In recent weeks I find myself getting so emotional about such random things. I'm feeling all the feels for commercials, articles, video clips on you tube. You name it and i'm feeling it. The more sentimental the more I feel.
I have never been an overly emotional person. In fact I thought I had a heart of ice because I could barely feel things. There have been personal situations that did get to the core of me but those things were super personal to me like my grandparent's funerals, my kids all starting kindergarten, when my boys each graduated from elementary school. But really that's it.
However, I'm feeling things so much more and it's a bit strange for me.
As we settle into our forever home I know I have changed. I have grown. I have matured. I'm embracing this life. I'm savoring the moments with my kids, especially as I watch my boys pull away and become teenagers. I want these moments to count. As a result of this I"m thinking that as I watch the commercials, videos and read the stories I am relating more as a mother. As a mother with children who are excited about growing up and striking out on their own.
As a mother I want this for them but I also want to keep them close for as long as I can. I struggle with these feelings. This struggle adds to the emotions I feel for everything I watch and see. I'm turning into a cryer. And that's ok. I cry because my family is growing up. As they should. And when they all do it'll be time for my and T to rekindle our alone time. To make our empty nest years the best years. To grow old and sip ice tea on the deck together, while we hold hands.
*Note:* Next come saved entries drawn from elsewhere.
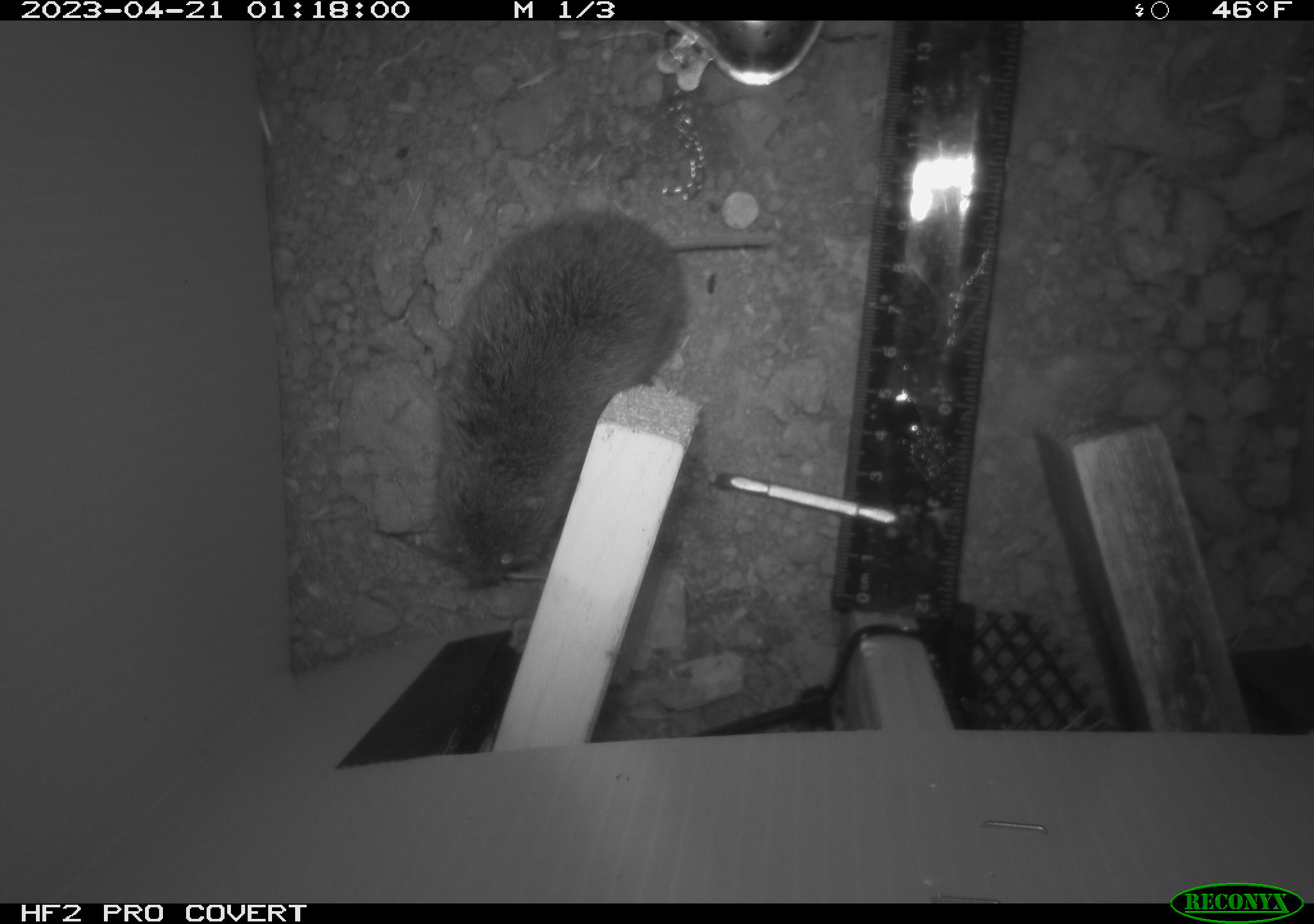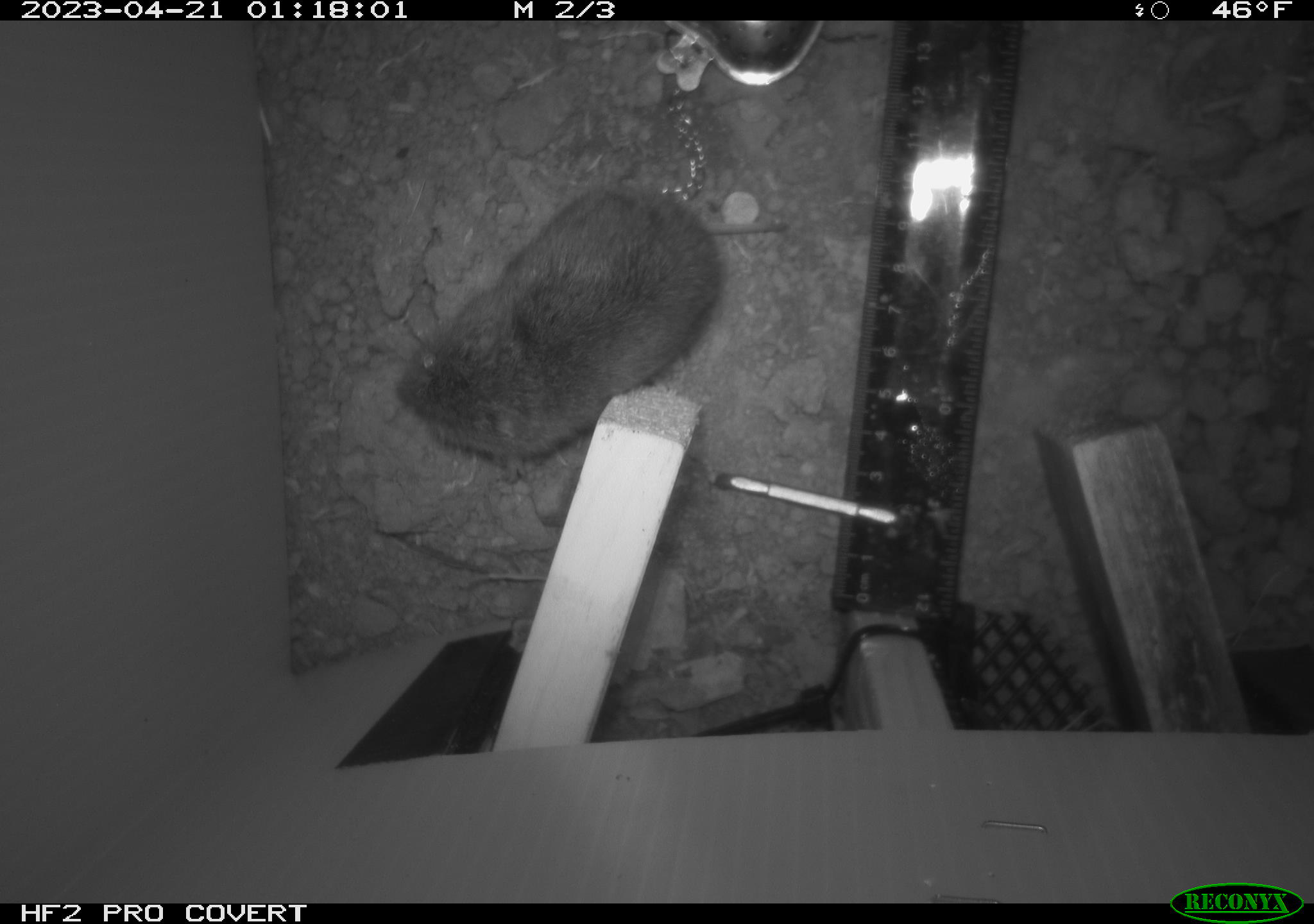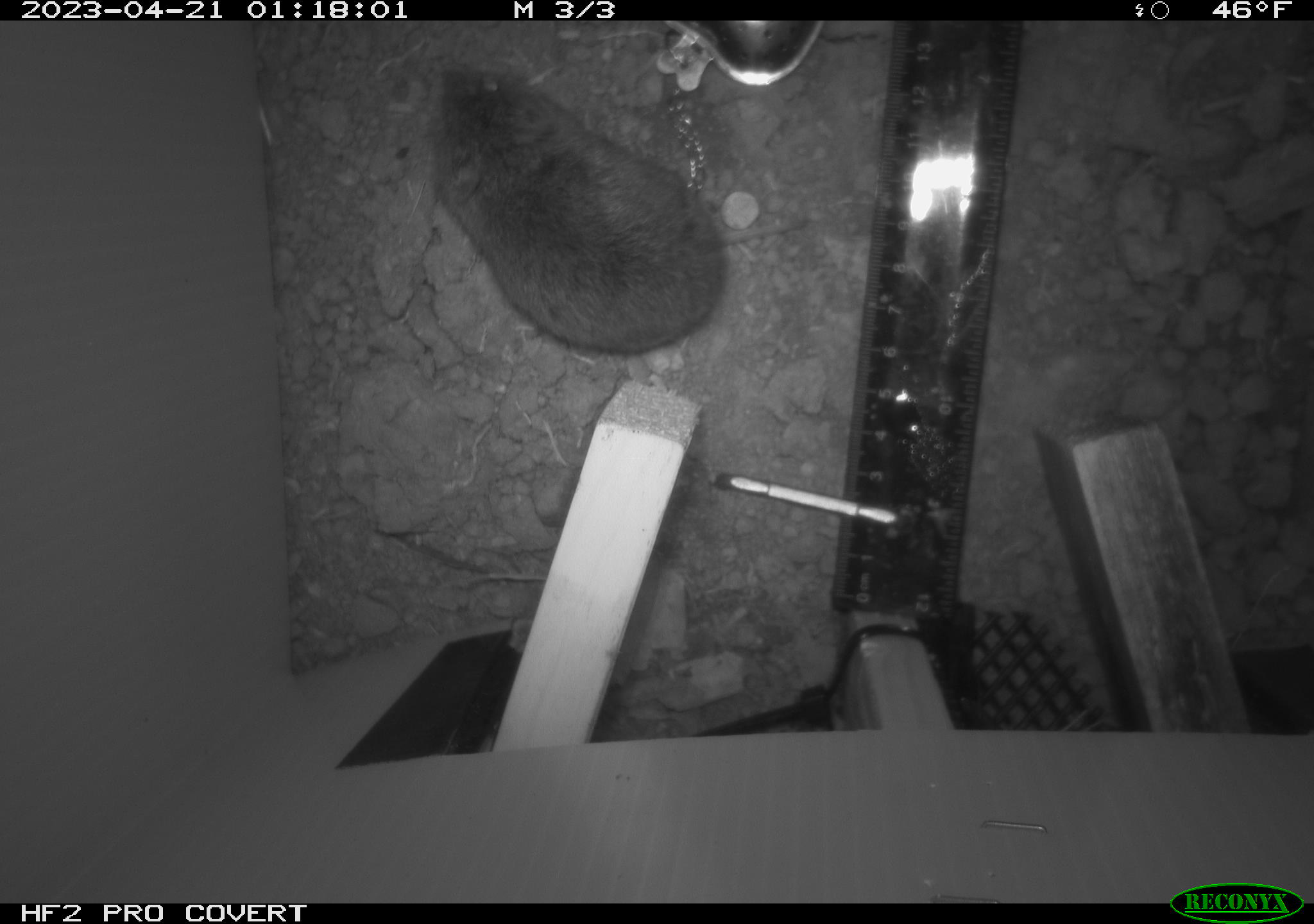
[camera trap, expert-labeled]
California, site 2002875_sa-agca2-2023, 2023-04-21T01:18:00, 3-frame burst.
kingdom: Animalia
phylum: Chordata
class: Mammalia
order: Rodentia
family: Cricetidae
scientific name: Arvicolinae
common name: voles, lemmings, and muskrats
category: arvicolinae subfamily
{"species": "arvicolinae subfamily (voles, lemmings, and muskrats) (Arvicolinae)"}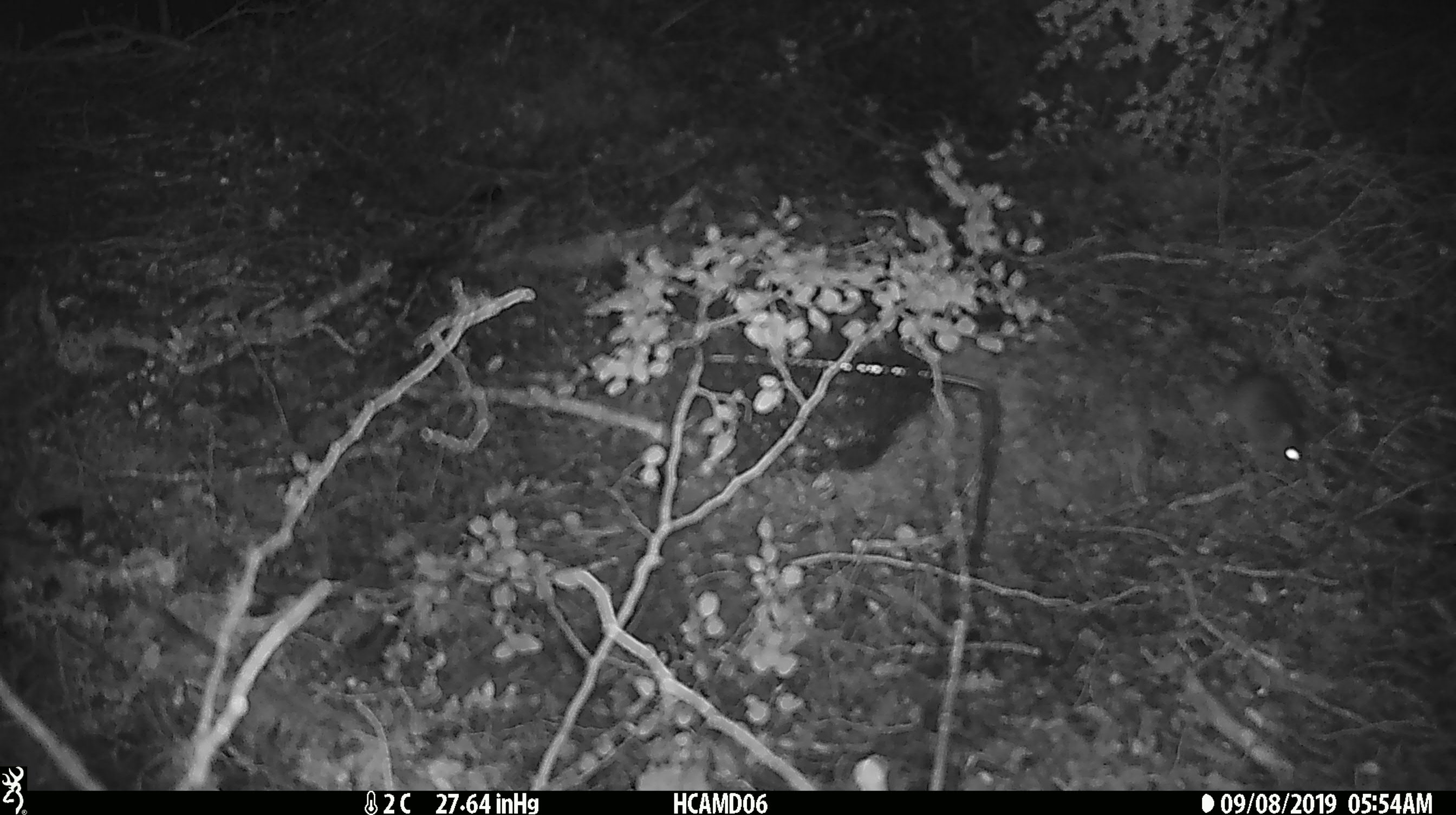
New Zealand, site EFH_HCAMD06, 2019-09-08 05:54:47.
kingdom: Animalia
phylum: Chordata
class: Mammalia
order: Rodentia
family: Muridae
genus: Mus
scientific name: Mus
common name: mouse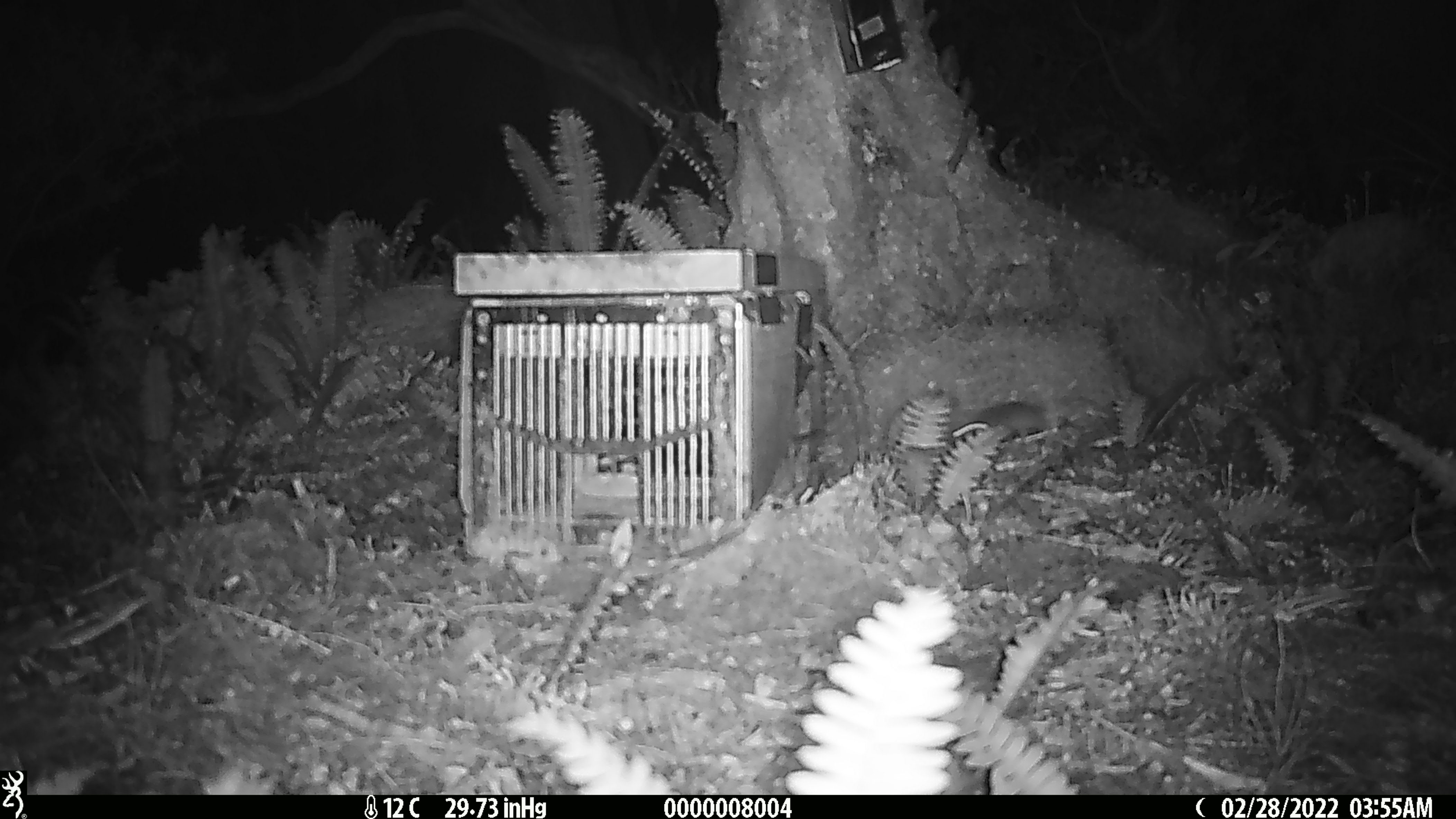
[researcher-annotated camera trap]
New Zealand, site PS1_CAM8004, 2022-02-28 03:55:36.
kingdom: Animalia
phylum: Chordata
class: Mammalia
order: Rodentia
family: Muridae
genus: Mus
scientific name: Mus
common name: mouse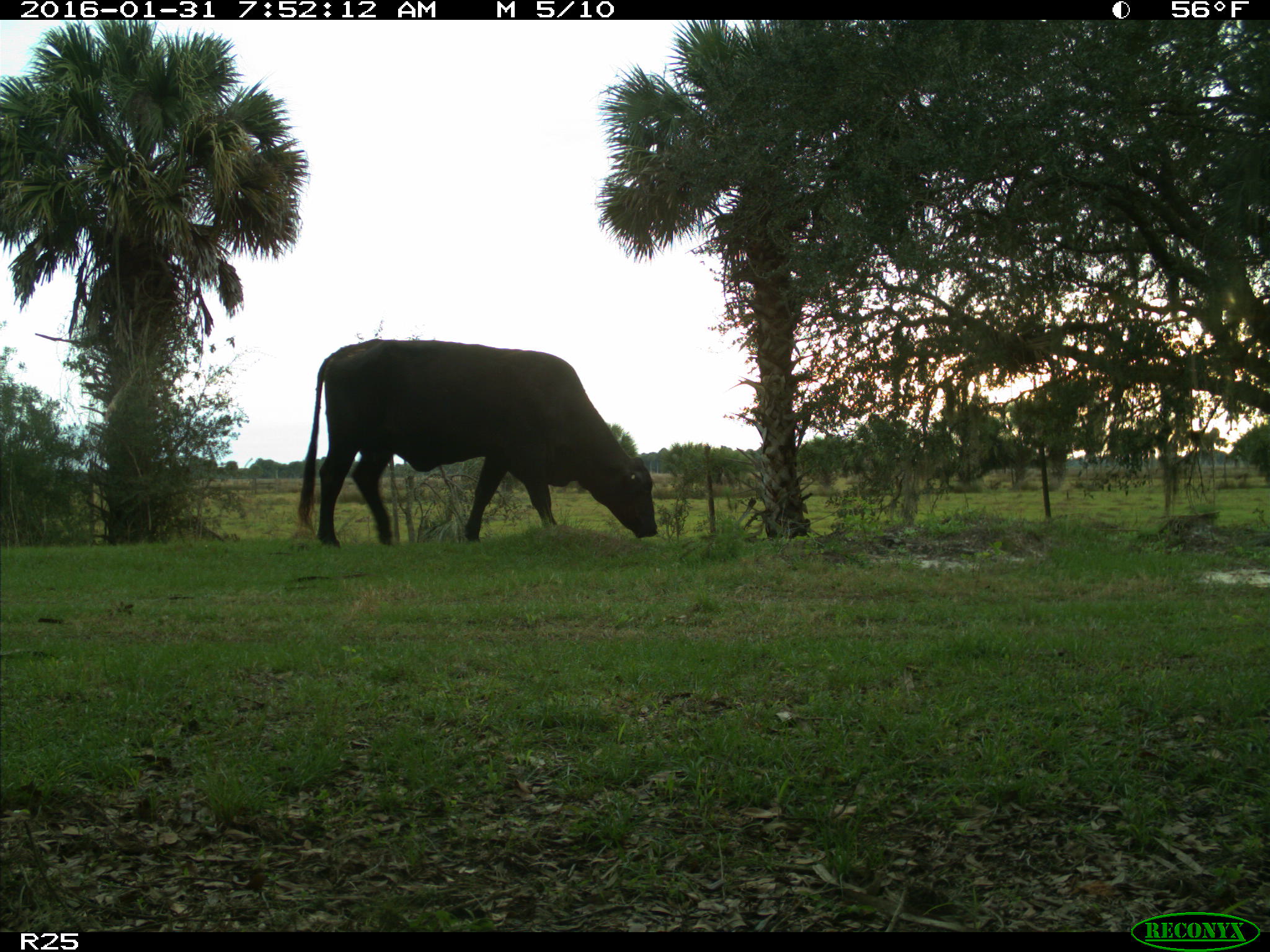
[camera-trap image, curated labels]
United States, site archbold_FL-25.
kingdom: Animalia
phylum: Chordata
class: Mammalia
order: Artiodactyla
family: Bovidae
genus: Bos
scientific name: Bos taurus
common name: domestic cow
I feel the feelings with intensity.
I never thought I would be the person who felt all the emotions. Who cried out of love. Who cried out of happiness. Who cried just to cry in order to let it all out. The cry is always followed up with a smile. A smile that reminds me that all the feelings are genuine and warranted.
I will continue to feel it all. To hold my kids close for as long as I can. To envelope them in my arms even when they want to pull away. To keep their warmth close to my heart on days they want to stay in there rooms and talk on the phone. I see myself in those moments and can only imagine how my own mother felt.
But the feelings. All the feelings. It swells my heart.